Scenario legislativo

L’impiego diffuso di Internet e dei sistemi di intelligenza artificiale da parte di imprese, istituzioni e cittadini, nonché il diffondersi di nuovi modelli economici, basati sull’utilizzo dei dati, accresce il rischio di crimini informatici.

L’acquisizione, l’alterazione o la divulgazione non autorizzata di dati è un pericolo reale. Negli ultimi anni in Europa si sono registrate migliaia di violazioni di dati personali (data breach) e l’Unione europea si è attivata per affrontare la questione.

L’esigenza di garantire un’adeguata tutela della privacy in tutti gli Stati membri ha portato all’emanazione della Direttiva 95/46/CE sulla protezione dei dati, abrogata dal Regolamento UE 679/2016 (GDPR – General Data Protection Regulation), che ha fissato regole armonizzate direttamente applicabili all’interno dell’UE per la protezione delle persone fisiche con riguardo al trattamento e alla libera circolazione dei dati personali.

Il GDPR ha definito le modalità ammesse di raccolta, conservazione, uso, modifica e diffusione dei dati personali, i ruoli, le responsabilità e le sanzioni. Inoltre ha identificato le autorità di controllo e le garanzie dei sistemi di protezione. Le modifiche introdotte puntano su una maggiore responsabilizzazione delle figure coinvolte e mirano a dare maggiore concretezza alle attività di protezione dei dati.

Adottata il 24 ottobre 1995, con l’obiettivo di armonizzare le norme e di favorire la libera circolazione dei dati personali all’interno dell’Unione europea, la Direttiva 95/46/CE impegnava gli Stati membri a mettere in campo, tramite le leggi nazionali di recepimento, una normativa che garantisse un livello elevato e uniforme di tutela dei diritti e delle libertà fondamentali dei cittadini.

La Direttiva 95/46/CE “Tutela delle persone fisiche con riguardo al trattamento dei dati personali, nonché alla libera circolazione di tali dati” ha avuto un ruolo fondamentale per gli scambi commerciali, perché ha consentito l’abbattimento delle frontiere all’interno dell’Unione europea, contribuendo a creare le condizioni per la realizzazione del free flow of data al centro dell’agenda europea, come strategia per la creazione del Digital Single Market.

Al di là degli intenti, la Direttiva ha realizzato solo parzialmente l’obiettivo di offrire maggiori garanzie in materia di protezione dei dati personali, in parte a causa delle divergenze tra le leggi nazionali di recepimento – in Italia la Legge 675/1996, poi sostituita dal D.Lgs. 196/2003, recante il “Codice in materia di protezione dei dati personali” – in parte a causa dell’ottica prettamente commerciale, cui si è accompagnata una concezione burocratica della gestione del dato, delle informative e del consenso dell’interessato.

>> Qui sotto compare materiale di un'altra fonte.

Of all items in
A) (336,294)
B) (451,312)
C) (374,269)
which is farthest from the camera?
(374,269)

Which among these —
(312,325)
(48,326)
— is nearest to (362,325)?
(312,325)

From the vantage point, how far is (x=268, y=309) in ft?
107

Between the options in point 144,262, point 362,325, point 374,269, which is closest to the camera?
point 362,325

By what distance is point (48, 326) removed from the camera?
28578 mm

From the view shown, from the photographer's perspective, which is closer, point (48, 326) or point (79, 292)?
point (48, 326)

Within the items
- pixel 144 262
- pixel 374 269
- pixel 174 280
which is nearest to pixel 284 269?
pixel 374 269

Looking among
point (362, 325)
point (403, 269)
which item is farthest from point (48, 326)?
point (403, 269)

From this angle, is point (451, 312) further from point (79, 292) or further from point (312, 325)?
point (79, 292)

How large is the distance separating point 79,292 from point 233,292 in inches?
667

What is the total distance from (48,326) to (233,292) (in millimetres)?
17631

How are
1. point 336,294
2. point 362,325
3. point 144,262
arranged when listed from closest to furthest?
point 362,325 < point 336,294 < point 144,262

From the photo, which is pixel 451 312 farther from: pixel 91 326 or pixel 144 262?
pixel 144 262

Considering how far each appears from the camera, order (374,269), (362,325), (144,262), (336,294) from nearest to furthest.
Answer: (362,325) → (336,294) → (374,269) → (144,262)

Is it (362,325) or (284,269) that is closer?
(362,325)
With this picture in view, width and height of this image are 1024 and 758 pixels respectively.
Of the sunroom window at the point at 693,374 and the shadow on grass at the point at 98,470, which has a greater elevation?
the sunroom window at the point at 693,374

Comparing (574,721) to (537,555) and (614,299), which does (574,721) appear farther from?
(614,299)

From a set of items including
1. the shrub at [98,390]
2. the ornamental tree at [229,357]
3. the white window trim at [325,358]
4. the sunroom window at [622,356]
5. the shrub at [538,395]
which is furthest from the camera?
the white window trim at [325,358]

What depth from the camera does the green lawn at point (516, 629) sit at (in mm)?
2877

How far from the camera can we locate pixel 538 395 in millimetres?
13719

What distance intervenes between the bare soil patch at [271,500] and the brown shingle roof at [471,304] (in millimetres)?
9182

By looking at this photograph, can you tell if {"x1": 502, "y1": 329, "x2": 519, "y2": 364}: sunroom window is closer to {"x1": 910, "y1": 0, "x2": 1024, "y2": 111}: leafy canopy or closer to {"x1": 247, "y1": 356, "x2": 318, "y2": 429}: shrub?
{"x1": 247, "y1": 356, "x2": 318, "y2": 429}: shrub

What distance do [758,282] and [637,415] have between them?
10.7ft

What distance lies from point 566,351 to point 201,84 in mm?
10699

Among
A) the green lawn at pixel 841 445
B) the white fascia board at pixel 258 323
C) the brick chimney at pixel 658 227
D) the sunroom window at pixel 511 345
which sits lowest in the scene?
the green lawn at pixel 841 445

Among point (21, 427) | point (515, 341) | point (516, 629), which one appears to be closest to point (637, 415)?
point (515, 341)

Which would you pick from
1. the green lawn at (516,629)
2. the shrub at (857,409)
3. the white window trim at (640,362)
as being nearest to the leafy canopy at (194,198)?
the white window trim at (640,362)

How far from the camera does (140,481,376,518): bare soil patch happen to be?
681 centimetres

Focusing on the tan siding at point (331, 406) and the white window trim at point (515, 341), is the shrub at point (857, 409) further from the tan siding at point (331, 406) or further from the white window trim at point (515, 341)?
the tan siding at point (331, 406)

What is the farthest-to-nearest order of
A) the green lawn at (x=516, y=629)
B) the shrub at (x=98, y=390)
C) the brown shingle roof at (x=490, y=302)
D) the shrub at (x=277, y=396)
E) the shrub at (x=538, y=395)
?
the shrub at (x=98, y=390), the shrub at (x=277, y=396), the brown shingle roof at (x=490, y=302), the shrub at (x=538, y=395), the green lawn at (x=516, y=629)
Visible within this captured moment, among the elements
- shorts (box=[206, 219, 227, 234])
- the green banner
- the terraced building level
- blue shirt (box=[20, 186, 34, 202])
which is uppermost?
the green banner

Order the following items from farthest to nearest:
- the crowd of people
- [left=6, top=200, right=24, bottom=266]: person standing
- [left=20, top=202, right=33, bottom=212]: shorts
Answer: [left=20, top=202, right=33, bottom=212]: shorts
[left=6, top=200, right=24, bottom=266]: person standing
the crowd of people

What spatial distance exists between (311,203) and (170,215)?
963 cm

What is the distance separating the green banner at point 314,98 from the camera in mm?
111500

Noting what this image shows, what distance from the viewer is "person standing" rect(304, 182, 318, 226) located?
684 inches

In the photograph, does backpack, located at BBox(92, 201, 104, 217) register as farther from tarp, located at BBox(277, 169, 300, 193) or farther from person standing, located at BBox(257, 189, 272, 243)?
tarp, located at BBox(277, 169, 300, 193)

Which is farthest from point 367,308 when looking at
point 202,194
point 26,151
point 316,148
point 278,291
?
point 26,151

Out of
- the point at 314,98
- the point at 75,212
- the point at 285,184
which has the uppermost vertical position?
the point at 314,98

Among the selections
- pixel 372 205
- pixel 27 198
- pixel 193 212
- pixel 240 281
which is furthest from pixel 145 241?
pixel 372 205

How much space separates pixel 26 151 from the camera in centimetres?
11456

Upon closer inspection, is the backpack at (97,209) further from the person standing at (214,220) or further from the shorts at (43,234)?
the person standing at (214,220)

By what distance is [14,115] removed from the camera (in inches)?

Parallelamente, la rapida evoluzione della tecnologia ha contribuito ad accentuare la percezione del rischio di violazioni della privacy, e a diffondere una maggiore sensibilità verso il tema della protezione dei dati, insieme a una crescente aspettativa sociale di garanzie più efficaci a tutela di diritti riconosciuti come fondamentali.

Il Regolamento europeo 679/2016 risponde all’esigenza di garantire a tutti i cittadini europei il controllo sulla diffusione e l’utilizzo dei propri dati personali, stabilendo regole coerenti e uniformi a tutela della privacy, riconosciuta come diritto fondamentale sia dal Trattato sul Funzionamento dell’UE (art. 16) che dalla Carta dei diritti fondamentali dell’UE (art. 8).

La riforma si ispira a valori come la centralità dell’uomo e la trasparenza, e punta sul concetto di accountability, responsabilizzazione del titolare del trattamento, chiamato a adottare politiche e misure adeguate a dimostrare la conformità del trattamento dei dati personali effettuato.